Martin McGuinness represents a strand of militant republicanism far beyond that part of Ireland which the Queen hoped to reach in 2011 (a fact he acknowledged by playing no part in that visit, though I believe he had the chance to do so) . Those who might say that Bloody Sunday in 1972 played the same part in the modern troubles as 1916 did in the former ones do have a general point. But remember that Martin McGuinness was already committed to his cause well before Bloody Sunday, and needed no such event to harden his heart against the Crown.
AS to whether the visit could have taken place without the 1998 agreement, I know that I can say this five million times and some people will never hear me, but John Hume’s ‘Irish Dimension’, by which reconciliation could be achieved by moving towards reunification, was neither the only route towards justice for Northern Ireland’s Roman Catholic minority, nor was it the best.
I still say that more justice, and more lasting happiness, could have been achieved through the (now utterly lost and gone) path of enlightened direct rule, which removed forever any ability of the majority to bully or discriminate against the minority, and which removed the issue of sovereignty from the argument
Thus, under a UK parliament and normal county councils, all discrimination in housing, employment, law and justice, policing and education could have been removed, while the only ‘power-sharing’ would have been at local levels where it is in fact most important.
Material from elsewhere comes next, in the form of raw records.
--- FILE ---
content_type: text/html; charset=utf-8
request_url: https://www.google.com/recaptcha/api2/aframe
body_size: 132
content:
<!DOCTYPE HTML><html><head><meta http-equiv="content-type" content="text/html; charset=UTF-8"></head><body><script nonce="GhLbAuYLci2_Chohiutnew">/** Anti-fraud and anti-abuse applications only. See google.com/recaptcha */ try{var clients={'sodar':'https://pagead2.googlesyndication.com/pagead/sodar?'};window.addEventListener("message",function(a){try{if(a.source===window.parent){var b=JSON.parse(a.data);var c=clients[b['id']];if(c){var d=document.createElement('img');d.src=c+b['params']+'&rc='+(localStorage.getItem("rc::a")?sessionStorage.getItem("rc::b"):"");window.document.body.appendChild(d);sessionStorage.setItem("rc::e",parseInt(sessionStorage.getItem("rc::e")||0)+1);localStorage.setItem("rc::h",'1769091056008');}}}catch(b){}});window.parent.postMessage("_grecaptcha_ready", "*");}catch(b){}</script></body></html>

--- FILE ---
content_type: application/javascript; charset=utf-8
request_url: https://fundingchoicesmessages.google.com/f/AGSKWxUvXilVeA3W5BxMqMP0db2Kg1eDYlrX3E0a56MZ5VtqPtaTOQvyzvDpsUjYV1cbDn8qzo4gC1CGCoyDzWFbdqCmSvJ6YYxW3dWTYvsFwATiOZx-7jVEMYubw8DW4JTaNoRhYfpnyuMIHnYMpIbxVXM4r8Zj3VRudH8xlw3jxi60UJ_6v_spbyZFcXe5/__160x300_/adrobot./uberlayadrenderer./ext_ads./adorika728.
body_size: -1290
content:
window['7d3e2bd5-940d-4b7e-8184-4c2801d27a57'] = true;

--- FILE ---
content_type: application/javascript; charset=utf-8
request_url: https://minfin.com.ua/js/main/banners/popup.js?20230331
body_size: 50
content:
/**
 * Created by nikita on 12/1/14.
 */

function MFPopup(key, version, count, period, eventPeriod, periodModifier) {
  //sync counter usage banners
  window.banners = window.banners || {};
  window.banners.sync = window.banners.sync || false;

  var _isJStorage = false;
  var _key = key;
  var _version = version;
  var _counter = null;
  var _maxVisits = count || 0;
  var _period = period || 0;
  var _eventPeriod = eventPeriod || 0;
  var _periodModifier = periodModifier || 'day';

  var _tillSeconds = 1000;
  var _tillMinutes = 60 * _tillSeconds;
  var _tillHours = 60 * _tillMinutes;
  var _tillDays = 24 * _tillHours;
Above all, this would have preserved the democratic, tolerant and non-violent political leaderships of both communities, instead of enthroning and rewarding men of violence or intolerant views. ‘Loyalists’ would have had nothing real to fear, and might have had to address the real problems of their communities. And the border would have gradually become a ghost, symbolically present for those who needed it for reassurance, actually absent for any practical purposes. I do not myself think the future of Ireland will be as kind as this. We have bought a present ‘peace’ of sorts, in return for strife in times to come.